Personal life
- Born: c. 1665 Kraków
- Died: 1742 Safed
- Parent: Samuel (father);

Religious life
- Religion: Judaism

= Elazar Rokeach of Amsterdam =

Rabbi Elazar Rokeach (אלעזר רוקח) also known as Eleazar ben Samuel (c. 1685—1742), was the author of Maaseh Rokeach, and Chief Rabbi of Amsterdam.

He was born at Kraków about 1685; died at Safed, Israel, 1742. According to family legends, he was a direct paternal descendant of Eleazar of Worms. On the completion of his studies he became dayyan of Kraków. In 1708 he accepted the rabbinate of Rakow, Poland. From there he went to Brody, where he became rabbi (1714). In 1735 he went to Amsterdam in response to a call from the Ashkenazic congregation there. A medal was designed in his honor, one side of which exhibited his head in relief, surrounded by the words: "Eleazar ben Samuel, Rabbi of Brody" (in Hebrew), the other side containing chosen verses from the Psalms. Elazar was one of those who placed Moses Ḥayyim Luzzatto under excommunication.

In 1740 Elazar decided to go to Palestine. He took up his residence at Safed, where his life, however, was not of a peaceful character. It came to his knowledge that many of the most respected citizens of the place were reading the works of Nehemiah Ḥayyun and of other adherents of Shabbethai Ẓebi.

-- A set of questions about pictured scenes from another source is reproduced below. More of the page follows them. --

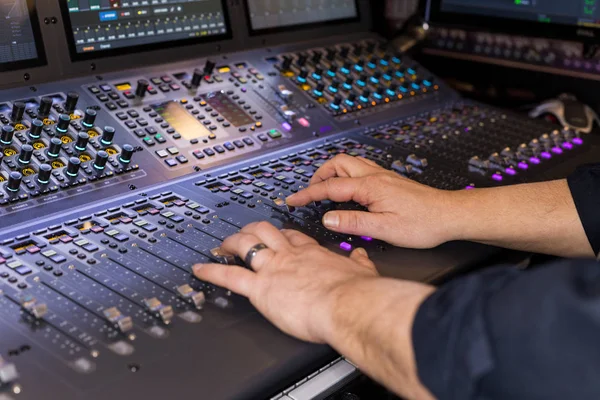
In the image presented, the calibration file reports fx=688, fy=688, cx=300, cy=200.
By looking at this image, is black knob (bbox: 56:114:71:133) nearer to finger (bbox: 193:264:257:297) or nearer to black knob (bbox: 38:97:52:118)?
black knob (bbox: 38:97:52:118)

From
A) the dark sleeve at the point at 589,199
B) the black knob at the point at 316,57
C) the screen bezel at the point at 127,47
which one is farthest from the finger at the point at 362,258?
the black knob at the point at 316,57

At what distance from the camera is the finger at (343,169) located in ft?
5.11

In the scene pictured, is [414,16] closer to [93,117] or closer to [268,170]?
[268,170]

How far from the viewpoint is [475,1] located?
2465 millimetres

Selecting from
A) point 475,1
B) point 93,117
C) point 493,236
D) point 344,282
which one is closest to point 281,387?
point 344,282

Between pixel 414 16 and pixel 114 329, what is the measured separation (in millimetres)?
1985

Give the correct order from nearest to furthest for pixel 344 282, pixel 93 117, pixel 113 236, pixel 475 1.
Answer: pixel 344 282
pixel 113 236
pixel 93 117
pixel 475 1

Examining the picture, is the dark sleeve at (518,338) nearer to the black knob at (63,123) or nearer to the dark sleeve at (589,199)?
the dark sleeve at (589,199)

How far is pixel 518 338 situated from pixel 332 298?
12.5 inches

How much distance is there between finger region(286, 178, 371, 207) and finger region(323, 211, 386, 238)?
84mm

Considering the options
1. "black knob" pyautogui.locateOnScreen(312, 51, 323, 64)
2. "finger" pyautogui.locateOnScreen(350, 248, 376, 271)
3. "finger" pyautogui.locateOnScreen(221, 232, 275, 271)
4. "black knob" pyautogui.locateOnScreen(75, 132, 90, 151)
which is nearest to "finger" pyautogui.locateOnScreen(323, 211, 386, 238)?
"finger" pyautogui.locateOnScreen(350, 248, 376, 271)

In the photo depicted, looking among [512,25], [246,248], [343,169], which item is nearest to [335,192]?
[343,169]

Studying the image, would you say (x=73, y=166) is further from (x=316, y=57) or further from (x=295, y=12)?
(x=295, y=12)

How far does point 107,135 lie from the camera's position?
1608 mm
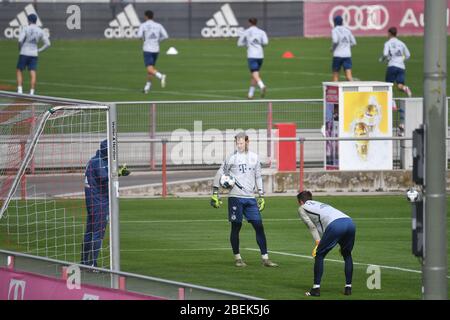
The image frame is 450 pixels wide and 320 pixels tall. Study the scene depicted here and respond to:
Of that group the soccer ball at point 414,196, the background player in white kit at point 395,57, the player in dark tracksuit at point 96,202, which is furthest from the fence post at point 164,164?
the soccer ball at point 414,196

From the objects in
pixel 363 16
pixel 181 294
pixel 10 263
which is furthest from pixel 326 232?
pixel 363 16

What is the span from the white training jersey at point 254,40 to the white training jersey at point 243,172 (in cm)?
1664

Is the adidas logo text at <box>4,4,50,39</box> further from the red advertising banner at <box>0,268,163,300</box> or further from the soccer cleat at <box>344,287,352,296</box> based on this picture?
the red advertising banner at <box>0,268,163,300</box>

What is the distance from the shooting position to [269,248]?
2141 cm

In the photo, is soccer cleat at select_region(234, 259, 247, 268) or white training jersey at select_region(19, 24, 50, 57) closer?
soccer cleat at select_region(234, 259, 247, 268)

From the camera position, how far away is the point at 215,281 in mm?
18359

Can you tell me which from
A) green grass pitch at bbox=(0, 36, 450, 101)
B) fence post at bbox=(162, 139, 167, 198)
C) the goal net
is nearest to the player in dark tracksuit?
the goal net

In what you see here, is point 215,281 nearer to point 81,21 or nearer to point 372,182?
point 372,182

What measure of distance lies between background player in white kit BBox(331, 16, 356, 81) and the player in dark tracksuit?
63.5 feet

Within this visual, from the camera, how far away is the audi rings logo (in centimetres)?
5347

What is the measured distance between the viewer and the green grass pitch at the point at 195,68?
→ 128 ft

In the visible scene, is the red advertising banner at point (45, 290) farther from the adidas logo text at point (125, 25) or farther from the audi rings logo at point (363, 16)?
the audi rings logo at point (363, 16)

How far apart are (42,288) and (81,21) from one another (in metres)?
39.6
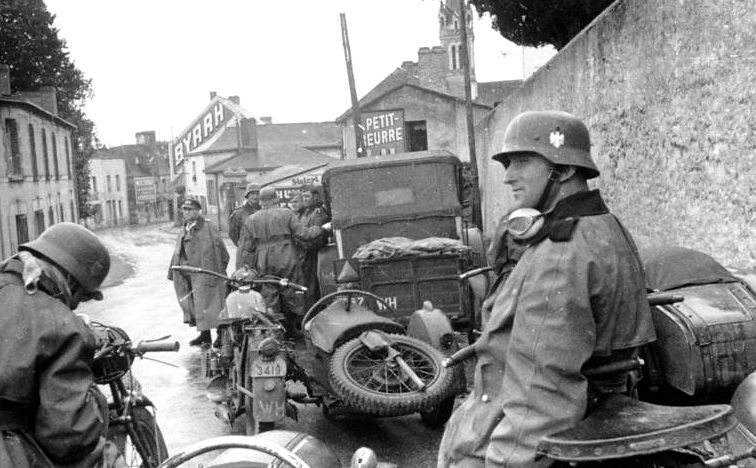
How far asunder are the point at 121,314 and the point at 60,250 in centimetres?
1179

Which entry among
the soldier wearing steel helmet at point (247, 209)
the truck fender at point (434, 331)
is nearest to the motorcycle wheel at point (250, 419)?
the truck fender at point (434, 331)

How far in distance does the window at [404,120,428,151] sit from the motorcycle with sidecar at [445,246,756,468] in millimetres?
30957

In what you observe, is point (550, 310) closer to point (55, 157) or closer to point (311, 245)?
point (311, 245)

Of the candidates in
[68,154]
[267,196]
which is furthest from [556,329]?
[68,154]

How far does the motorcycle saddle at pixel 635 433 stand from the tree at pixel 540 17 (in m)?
13.1

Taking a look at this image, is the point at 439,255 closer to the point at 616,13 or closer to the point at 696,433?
the point at 616,13

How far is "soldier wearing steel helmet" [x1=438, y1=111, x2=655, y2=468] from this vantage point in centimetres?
253

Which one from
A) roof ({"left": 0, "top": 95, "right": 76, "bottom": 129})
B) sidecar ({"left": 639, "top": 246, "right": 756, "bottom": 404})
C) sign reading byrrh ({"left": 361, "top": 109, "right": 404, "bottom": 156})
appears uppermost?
roof ({"left": 0, "top": 95, "right": 76, "bottom": 129})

Elazar vigorously endeavored to eradicate this tendency, but his efforts were in vain. His life thus became embittered, and he was seriously contemplating a return to Europe, when death intervened. Elazar, besides being a great Talmudist, was a profound kabalist and an able darshan.

His published works are: "Arba' Ṭure Eben" (Four Rows of Stone), containing responsa and novellæ on Maimonides' "Yad" and on the Talmud (Lemberg, 1789); "Maaseh Rokeach" (Work of the Ointment-Maker), a cabalistic commentary on the Mishnah (Amsterdam, 1740); "Maaseh Rokeach," on the Pentateuch (Lemberg, 1789).

His grandson was Rabbi Elazar Rokeach (II), father of Rabbi Sholom Rokeach of Belz.

In various times up to the present, many people bearing the surname "Rokeach" or "Rokach" - including famous later rabbis, Israeli politicians and others prominent in different fields - are considered to be among his descendants.